IMAGO / Chris Emil Janßen
Keine Steuererhöhungen, Wegfall der EEG-Umlage und das Festhalten an der Schuldenbremse – das sind wohl die wichtigsten Punkte, die die FDP als Errungenschaften in den Ampel-Sondierungen präsentieren kann. Bei den restlichen Kernfragen im Sondierungspapier, das die Basis für Koalitionsverhandlungen bilden soll, hat man als Liberaler wenig zu lachen. Bei privaten Neubauten sollen Solaranlagen auf dem Dach „die Regel“ sein, der Mindestlohn soll natürlich nur „einmalig“ auf 12 Euro erhöht werden, ab 2035 sollen wohl keine Verbrenner mehr zugelassen werden, außer mit synthetischen „E-Fuels“, der Kohleausstieg soll möglichst schon 2030 folgen. Vor allem sagt das Papier eines: Ausgaben, Ausgaben, Ausgaben. Sei es für die Förderung Erneuerbarer Energien, die „massiv“ ausgebaut werden sollen, Bildung, einen „Digitalpakt 2.0“, mehr staatliche Forschung und natürlich ein „Demokratiefördergesetz“. Und natürlich wird die ganze grüne Klimaagenda umgesetzt.

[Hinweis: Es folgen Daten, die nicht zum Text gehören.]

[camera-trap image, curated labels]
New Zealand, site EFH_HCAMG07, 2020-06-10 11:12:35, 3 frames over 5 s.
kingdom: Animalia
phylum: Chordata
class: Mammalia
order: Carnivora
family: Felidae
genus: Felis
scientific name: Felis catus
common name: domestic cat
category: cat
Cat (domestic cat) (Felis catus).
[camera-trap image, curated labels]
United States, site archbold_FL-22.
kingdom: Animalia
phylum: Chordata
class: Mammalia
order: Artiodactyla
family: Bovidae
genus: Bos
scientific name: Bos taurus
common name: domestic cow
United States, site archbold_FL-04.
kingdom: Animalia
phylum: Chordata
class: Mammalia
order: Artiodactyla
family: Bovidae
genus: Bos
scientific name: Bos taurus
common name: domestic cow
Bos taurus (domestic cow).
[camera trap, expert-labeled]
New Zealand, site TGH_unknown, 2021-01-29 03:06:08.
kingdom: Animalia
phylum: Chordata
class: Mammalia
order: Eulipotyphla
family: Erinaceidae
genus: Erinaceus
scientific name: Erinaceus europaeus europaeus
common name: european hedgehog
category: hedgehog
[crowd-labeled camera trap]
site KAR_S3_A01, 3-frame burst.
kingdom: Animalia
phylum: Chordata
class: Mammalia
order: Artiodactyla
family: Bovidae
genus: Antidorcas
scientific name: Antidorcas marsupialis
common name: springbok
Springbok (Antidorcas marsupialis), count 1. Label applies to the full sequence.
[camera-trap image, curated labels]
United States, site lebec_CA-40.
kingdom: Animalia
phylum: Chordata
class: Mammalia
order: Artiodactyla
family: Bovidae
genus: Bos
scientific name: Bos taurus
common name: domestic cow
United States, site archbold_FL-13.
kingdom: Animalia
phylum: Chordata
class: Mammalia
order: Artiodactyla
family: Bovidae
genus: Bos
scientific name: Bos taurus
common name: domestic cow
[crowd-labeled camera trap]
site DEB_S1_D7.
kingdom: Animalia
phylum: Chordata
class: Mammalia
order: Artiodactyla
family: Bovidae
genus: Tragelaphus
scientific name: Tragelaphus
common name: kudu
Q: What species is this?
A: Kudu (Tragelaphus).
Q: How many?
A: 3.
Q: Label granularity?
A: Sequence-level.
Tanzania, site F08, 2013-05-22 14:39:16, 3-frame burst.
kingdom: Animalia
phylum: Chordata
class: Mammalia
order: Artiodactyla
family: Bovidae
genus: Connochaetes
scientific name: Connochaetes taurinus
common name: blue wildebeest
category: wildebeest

Wie wird aber all das bezahlt, wenn man doch keine neuen Steuern erhöhen und sich an die Schuldenbremse halten soll? Dazu findet man kein Wort. Steuererhöhungen will formal sowieso keine Partei. Wenn man aber teure Wunschprojekte von Grünen und SPD mitträgt, ist auch das Fehlen eines Tempolimits auf der Autobahn kein Trost dafür, dass all die Mehrausgaben früher oder später vom Steuerzahler getragen werden müssen.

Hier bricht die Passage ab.